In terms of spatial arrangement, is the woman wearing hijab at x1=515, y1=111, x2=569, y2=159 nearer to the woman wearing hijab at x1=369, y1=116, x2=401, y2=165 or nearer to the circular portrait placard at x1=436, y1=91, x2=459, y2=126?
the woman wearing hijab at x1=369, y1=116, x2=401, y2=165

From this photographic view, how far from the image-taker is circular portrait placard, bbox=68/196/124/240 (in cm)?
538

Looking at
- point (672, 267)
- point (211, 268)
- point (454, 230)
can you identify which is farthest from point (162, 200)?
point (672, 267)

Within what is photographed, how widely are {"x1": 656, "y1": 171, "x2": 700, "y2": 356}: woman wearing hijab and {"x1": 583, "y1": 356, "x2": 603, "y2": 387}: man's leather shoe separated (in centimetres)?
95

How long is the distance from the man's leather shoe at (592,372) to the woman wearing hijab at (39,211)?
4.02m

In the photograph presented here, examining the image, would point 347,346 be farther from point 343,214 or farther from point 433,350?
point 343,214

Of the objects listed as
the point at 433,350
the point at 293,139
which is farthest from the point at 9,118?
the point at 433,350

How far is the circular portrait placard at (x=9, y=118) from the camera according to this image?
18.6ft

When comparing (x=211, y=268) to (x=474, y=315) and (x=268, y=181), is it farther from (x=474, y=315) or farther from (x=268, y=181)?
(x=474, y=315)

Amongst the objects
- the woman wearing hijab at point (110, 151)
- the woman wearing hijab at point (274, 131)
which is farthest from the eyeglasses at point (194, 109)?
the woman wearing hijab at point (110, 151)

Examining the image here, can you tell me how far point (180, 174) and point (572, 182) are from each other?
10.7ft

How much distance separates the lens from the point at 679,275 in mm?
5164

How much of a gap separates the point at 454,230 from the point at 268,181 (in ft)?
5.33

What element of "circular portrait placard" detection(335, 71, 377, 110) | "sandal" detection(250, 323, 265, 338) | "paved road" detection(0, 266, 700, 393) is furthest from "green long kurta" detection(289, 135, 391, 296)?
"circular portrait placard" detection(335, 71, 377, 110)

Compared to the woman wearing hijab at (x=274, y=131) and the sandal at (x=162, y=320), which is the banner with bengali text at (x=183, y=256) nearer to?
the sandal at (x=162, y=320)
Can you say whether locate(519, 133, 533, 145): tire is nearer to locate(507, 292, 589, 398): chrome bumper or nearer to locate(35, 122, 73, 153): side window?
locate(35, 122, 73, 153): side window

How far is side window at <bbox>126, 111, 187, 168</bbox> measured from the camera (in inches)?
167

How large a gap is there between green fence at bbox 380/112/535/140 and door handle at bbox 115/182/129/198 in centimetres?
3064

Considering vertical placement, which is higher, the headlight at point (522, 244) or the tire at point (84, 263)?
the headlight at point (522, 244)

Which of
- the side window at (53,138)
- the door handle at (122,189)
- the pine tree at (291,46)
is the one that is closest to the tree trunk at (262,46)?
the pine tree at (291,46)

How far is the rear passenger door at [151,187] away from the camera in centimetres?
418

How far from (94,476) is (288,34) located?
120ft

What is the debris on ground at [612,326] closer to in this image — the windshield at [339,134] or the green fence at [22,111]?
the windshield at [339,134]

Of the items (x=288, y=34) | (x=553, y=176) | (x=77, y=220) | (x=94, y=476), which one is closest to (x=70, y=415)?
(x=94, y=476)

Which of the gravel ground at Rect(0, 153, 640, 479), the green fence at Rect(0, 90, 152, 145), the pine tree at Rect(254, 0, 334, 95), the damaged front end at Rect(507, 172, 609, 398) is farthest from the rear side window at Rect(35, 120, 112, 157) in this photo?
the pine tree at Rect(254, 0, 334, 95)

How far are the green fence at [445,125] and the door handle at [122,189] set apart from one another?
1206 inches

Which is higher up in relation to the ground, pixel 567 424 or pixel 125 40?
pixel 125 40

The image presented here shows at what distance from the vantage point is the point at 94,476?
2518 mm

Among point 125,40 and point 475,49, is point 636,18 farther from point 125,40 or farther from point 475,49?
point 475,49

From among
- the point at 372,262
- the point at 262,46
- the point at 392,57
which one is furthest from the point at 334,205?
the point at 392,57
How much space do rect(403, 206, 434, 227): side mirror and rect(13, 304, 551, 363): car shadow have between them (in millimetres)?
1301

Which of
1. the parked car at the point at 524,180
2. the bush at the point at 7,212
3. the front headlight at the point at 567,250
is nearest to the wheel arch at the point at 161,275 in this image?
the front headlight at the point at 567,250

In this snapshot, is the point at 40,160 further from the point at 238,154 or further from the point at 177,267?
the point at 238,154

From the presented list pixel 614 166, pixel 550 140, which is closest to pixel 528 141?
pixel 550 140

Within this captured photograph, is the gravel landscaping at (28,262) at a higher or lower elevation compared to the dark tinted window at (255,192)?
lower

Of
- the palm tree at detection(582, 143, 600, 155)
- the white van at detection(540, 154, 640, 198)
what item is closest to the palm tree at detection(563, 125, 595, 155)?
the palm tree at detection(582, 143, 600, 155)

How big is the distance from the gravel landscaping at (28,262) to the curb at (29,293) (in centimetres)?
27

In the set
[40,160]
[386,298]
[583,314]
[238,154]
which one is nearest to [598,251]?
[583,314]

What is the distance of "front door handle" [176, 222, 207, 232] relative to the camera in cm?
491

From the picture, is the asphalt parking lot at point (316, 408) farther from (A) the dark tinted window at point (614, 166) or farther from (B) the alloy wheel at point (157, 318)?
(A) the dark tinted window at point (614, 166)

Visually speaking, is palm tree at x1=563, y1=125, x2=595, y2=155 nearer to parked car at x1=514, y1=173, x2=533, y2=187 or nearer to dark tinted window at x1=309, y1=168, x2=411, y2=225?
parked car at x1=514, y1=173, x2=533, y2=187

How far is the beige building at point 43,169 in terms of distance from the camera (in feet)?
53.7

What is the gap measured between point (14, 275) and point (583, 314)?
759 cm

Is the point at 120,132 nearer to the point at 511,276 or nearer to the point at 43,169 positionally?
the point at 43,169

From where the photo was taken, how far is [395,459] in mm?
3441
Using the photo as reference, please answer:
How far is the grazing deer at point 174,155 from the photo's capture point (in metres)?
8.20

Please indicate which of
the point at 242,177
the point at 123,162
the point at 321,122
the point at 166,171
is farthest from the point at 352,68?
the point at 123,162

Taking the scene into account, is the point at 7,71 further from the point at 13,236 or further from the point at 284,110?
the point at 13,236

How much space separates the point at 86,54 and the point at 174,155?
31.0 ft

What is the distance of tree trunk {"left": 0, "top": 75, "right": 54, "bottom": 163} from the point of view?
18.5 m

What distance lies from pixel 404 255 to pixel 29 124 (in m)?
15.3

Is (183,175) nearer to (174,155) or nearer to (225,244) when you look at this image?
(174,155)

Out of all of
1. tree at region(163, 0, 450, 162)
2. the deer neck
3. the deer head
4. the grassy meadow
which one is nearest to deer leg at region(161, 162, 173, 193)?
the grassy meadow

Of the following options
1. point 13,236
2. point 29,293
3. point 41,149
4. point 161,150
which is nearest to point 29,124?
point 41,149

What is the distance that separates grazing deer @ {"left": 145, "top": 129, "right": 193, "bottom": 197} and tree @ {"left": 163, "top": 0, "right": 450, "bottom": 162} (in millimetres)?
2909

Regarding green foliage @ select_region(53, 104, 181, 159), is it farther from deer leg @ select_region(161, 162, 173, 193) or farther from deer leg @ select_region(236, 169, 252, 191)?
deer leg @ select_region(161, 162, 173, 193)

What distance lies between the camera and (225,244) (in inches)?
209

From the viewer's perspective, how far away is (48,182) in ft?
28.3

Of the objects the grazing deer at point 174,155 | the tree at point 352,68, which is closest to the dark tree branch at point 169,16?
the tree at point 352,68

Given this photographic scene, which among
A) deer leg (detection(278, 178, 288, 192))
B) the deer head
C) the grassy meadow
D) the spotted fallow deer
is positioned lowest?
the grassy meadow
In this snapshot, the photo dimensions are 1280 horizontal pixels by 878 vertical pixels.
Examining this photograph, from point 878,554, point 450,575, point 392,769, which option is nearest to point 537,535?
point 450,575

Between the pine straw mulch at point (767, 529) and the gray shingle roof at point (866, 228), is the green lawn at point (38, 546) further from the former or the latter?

▬▬▬▬▬▬▬▬▬▬

Exercise: From the "Taking the scene" line to the close of the listing, restate each line word for word.

Exercise result:
Taking the scene into account, is the point at 7,71 further from the point at 13,236 or further from the point at 284,110?
the point at 13,236

How much space separates the point at 86,54 and the point at 174,155?
31.0 ft

What is the distance of tree trunk {"left": 0, "top": 75, "right": 54, "bottom": 163} from the point of view?
18.5 m

What distance lies from pixel 404 255 to pixel 29 124 (in m)?
15.3

Is (183,175) nearer to (174,155) or nearer to (225,244) when you look at this image?
(174,155)

Out of all of
1. tree at region(163, 0, 450, 162)
2. the deer neck
3. the deer head
4. the grassy meadow
which one is nearest to deer leg at region(161, 162, 173, 193)?
the grassy meadow

Of the following options
1. point 13,236
2. point 29,293
3. point 41,149
4. point 161,150
which is nearest to point 29,124?
point 41,149

What is the distance that separates grazing deer @ {"left": 145, "top": 129, "right": 193, "bottom": 197} and tree @ {"left": 163, "top": 0, "right": 450, "bottom": 162} (in millimetres)?
2909

Regarding green foliage @ select_region(53, 104, 181, 159), is it farther from deer leg @ select_region(161, 162, 173, 193) or farther from deer leg @ select_region(236, 169, 252, 191)?
deer leg @ select_region(161, 162, 173, 193)

What distance lies between the camera and (225,244) (in inches)?
209

From the viewer's perspective, how far away is (48,182) in ft?
28.3

Of the objects the grazing deer at point 174,155 | the tree at point 352,68, which is closest to the dark tree branch at point 169,16?
the tree at point 352,68

Given this photographic scene, which among
A) deer leg (detection(278, 178, 288, 192))
B) the deer head
C) the grassy meadow
D) the spotted fallow deer
is positioned lowest?
the grassy meadow
In this snapshot, the photo dimensions are 1280 horizontal pixels by 878 vertical pixels.
Examining this photograph, from point 878,554, point 450,575, point 392,769, which option is nearest to point 537,535?
point 450,575

Between the pine straw mulch at point (767, 529) and the gray shingle roof at point (866, 228), is the green lawn at point (38, 546) further from the former or the latter?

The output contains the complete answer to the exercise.